*TASK INSTRUCTIONS*: Return the entire listing below word for word, with every line in its original order and nothing altered.

________________________________________

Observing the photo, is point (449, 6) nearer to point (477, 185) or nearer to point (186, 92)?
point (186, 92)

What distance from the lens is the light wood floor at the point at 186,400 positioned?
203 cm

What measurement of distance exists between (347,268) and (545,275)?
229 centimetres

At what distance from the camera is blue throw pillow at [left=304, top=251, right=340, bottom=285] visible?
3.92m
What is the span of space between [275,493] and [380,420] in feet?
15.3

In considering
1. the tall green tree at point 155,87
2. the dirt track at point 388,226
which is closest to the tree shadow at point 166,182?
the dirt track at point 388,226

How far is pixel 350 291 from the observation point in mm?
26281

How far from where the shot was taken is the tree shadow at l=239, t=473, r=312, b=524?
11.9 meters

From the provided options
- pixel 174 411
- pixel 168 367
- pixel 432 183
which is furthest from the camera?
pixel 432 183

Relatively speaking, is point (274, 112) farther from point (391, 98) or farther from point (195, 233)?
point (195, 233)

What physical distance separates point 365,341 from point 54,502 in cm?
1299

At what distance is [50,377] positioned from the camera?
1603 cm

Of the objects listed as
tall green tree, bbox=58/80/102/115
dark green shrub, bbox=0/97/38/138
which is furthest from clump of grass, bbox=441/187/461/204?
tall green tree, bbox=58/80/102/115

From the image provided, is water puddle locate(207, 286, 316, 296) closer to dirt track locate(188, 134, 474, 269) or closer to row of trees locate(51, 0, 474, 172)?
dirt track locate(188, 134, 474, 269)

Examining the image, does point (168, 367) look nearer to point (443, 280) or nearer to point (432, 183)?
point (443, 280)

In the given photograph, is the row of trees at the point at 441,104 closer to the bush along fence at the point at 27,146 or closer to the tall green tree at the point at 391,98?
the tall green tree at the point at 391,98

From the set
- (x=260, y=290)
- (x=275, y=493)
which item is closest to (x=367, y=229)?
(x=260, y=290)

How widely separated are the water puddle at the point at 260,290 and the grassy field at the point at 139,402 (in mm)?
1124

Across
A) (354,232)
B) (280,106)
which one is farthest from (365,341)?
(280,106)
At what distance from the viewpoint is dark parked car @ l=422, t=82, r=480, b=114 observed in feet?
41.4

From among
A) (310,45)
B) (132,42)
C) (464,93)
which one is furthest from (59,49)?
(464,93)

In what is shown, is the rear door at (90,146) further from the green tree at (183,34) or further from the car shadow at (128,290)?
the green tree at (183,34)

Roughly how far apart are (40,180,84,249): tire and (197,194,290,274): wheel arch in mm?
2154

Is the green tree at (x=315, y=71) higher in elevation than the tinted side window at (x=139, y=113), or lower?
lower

________________________________________

*FINISHED ANSWER*:
Observing the photo, is point (449, 6) nearer to point (477, 185) or nearer to point (186, 92)?
point (186, 92)

What distance from the lens is the light wood floor at the point at 186,400 positioned?
203 cm

What measurement of distance exists between (347,268) and (545,275)?
229 centimetres

At what distance from the camera is blue throw pillow at [left=304, top=251, right=340, bottom=285] visible?
3.92m
What is the span of space between [275,493] and [380,420] in feet?
15.3

In considering
1. the tall green tree at point 155,87
2. the dirt track at point 388,226
which is closest to the tree shadow at point 166,182?
the dirt track at point 388,226

How far is pixel 350 291 from the observation point in mm?
26281

How far from where the shot was taken is the tree shadow at l=239, t=473, r=312, b=524?
11.9 meters

From the provided options
- pixel 174 411
- pixel 168 367
- pixel 432 183
which is furthest from the camera?
pixel 432 183

Relatively speaking, is point (274, 112) farther from point (391, 98) or farther from point (195, 233)?
point (195, 233)

What physical distance separates point 365,341 from point 54,502 in cm?
1299

At what distance is [50,377] positioned from the camera?
1603 cm

Of the objects listed as
tall green tree, bbox=58/80/102/115
dark green shrub, bbox=0/97/38/138
which is furthest from clump of grass, bbox=441/187/461/204?
tall green tree, bbox=58/80/102/115

From the image provided, is water puddle locate(207, 286, 316, 296) closer to dirt track locate(188, 134, 474, 269) or closer to row of trees locate(51, 0, 474, 172)?
dirt track locate(188, 134, 474, 269)

Examining the image, does point (168, 367) look nearer to point (443, 280) or nearer to point (432, 183)?
point (443, 280)

In the given photograph, is the row of trees at the point at 441,104 closer to the bush along fence at the point at 27,146 or closer to the tall green tree at the point at 391,98?
the tall green tree at the point at 391,98

From the set
- (x=260, y=290)
- (x=275, y=493)
which item is closest to (x=367, y=229)?
(x=260, y=290)

How widely separated are the water puddle at the point at 260,290 and the grassy field at the point at 139,402 (in mm)?
1124

Across
A) (354,232)
B) (280,106)
which one is farthest from (365,341)?
(280,106)
At what distance from the viewpoint is dark parked car @ l=422, t=82, r=480, b=114 observed in feet?
41.4

From among
A) (310,45)
B) (132,42)
C) (464,93)
which one is furthest from (59,49)?
(464,93)

In what is shown, is the rear door at (90,146) further from the green tree at (183,34) or further from the car shadow at (128,290)?
the green tree at (183,34)

Roughly how far apart are (40,180,84,249): tire and (197,194,290,274): wheel arch in mm?
2154

Is the green tree at (x=315, y=71) higher in elevation than the tinted side window at (x=139, y=113), or lower?
lower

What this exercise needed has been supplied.